Segura Peão!!!!!!

Captura de video-Imagem Fernando Queiroz
Muita gente acredita que vida de peão é ficar durante
8 segundos em cima de um touro, mas não é bem assim


Miriam Lins Caetano
7 período de Jornalismo


Não seria novidade dizer que a Exposição de Gado Zebu (Expozebu) em Uberaba é a mais famosa do mundo pelo alto preço que os animais são vendidos. A vaca Hélen, por exemplo, foi vendida por mais de mais de 1 milhão e meio de reais, que sustenta uma tonelada de carne. Todo o porte depende da alimentação e de cuidados devidos.
Para isso, além dos veterinários, são necessários os tratadores, que ficam por conta de alimentar, dar água e banho, além de seguir à risca todas as orientações dadas pelos profissionais.

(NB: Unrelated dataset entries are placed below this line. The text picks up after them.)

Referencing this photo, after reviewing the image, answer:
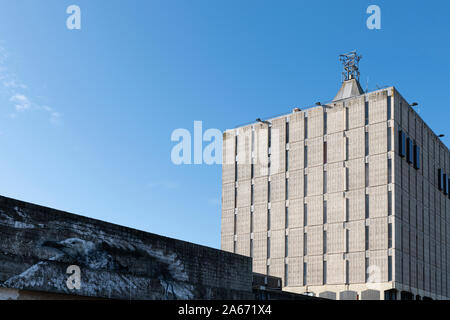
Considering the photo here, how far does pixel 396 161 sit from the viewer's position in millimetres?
64125

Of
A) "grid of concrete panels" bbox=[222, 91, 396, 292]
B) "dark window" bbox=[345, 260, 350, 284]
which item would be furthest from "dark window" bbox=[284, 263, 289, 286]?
"dark window" bbox=[345, 260, 350, 284]

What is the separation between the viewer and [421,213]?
230ft

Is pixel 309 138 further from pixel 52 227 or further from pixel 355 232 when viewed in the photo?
pixel 52 227

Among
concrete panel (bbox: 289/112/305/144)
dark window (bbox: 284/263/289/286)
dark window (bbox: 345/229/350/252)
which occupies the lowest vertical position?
dark window (bbox: 284/263/289/286)

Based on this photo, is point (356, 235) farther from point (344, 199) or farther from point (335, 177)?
point (335, 177)

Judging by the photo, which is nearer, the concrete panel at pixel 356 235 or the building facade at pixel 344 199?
the building facade at pixel 344 199

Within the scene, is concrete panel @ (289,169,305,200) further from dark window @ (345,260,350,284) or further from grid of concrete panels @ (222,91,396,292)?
dark window @ (345,260,350,284)

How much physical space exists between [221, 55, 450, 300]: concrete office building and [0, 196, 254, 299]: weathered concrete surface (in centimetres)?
2902

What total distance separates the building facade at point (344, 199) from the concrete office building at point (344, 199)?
114 mm

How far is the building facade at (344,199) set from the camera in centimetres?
6378

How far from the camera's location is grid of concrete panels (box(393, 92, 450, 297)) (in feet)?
211

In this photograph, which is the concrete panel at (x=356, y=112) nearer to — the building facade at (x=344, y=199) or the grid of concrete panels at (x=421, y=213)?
the building facade at (x=344, y=199)

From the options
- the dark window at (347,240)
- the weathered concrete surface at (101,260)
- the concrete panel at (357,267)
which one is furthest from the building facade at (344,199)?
the weathered concrete surface at (101,260)

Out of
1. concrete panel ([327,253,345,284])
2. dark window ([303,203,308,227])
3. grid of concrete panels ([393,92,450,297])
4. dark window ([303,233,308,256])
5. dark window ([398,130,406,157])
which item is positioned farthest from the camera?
dark window ([303,203,308,227])
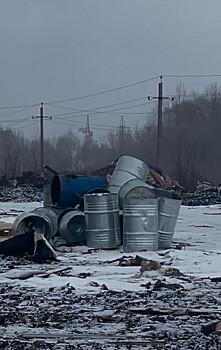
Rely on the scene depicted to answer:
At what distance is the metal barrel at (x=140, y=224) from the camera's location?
10.8 m

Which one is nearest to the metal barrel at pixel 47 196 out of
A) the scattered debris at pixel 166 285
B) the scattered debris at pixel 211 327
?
the scattered debris at pixel 166 285

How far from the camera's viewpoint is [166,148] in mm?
51250

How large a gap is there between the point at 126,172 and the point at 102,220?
1.76 meters

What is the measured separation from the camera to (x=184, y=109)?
58.0 m

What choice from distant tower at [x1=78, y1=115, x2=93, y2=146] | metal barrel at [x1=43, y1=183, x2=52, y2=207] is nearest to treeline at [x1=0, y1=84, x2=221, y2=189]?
distant tower at [x1=78, y1=115, x2=93, y2=146]

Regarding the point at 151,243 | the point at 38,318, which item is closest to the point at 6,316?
the point at 38,318

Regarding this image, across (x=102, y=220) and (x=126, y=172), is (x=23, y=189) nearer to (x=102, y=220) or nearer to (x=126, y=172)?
(x=126, y=172)

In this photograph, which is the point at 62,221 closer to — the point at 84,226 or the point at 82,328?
the point at 84,226

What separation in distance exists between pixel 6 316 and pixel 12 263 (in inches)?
144

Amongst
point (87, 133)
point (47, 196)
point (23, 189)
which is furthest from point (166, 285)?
point (87, 133)

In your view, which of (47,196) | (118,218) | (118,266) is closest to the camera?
(118,266)

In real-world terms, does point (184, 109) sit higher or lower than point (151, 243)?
higher

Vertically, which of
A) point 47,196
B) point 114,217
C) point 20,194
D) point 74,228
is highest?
point 47,196

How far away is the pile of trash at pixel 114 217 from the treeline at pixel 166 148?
25159 millimetres
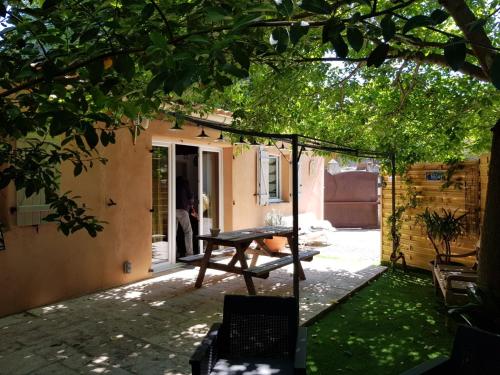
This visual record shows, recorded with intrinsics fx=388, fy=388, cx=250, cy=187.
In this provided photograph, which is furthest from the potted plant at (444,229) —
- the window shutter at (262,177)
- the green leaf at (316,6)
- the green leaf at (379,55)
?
the green leaf at (316,6)

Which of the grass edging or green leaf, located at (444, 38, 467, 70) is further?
the grass edging

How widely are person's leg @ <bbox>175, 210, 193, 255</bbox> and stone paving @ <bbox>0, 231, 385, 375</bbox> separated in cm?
66

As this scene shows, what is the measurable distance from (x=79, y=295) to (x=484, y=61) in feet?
18.4

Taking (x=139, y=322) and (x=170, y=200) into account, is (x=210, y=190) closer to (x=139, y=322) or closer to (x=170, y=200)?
(x=170, y=200)

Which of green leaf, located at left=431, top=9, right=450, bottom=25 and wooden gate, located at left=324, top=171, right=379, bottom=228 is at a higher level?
green leaf, located at left=431, top=9, right=450, bottom=25

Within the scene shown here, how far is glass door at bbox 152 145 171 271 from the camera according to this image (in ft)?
23.6

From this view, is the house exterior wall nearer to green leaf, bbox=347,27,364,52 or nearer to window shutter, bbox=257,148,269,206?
window shutter, bbox=257,148,269,206

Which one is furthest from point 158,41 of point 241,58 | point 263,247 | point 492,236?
point 263,247

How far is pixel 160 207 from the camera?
23.9ft

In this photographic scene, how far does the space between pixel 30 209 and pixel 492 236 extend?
507 centimetres

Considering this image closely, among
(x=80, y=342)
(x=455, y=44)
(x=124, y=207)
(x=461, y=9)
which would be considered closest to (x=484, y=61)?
(x=461, y=9)

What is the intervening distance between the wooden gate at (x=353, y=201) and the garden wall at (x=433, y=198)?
7.50 metres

Esta é a profissão de Nilton Antônio de Oliveira, de São Sebastião do Paraíso, sul de Minas. Na semana passada, ele estava em Cuiabá, no Mato Grosso, também para tratar de gado. Como a festa de lá acabou, o peão foi em busca de um novo trabalho na Expozebu. Ele conta que visita anualmente em torno de 13 exposições e confirma que, em questão de movimento, Uberaba ganha das outras cidades. Ainda segundo ele, Cuiabá tem uma ótima estrutura.

Mesmo correndo de cidade em cidade, sem moradia fixa e acordando às cinco da manhã para descansar somente às 10 da noite, ele garante que não se vê fazendo outra coisa.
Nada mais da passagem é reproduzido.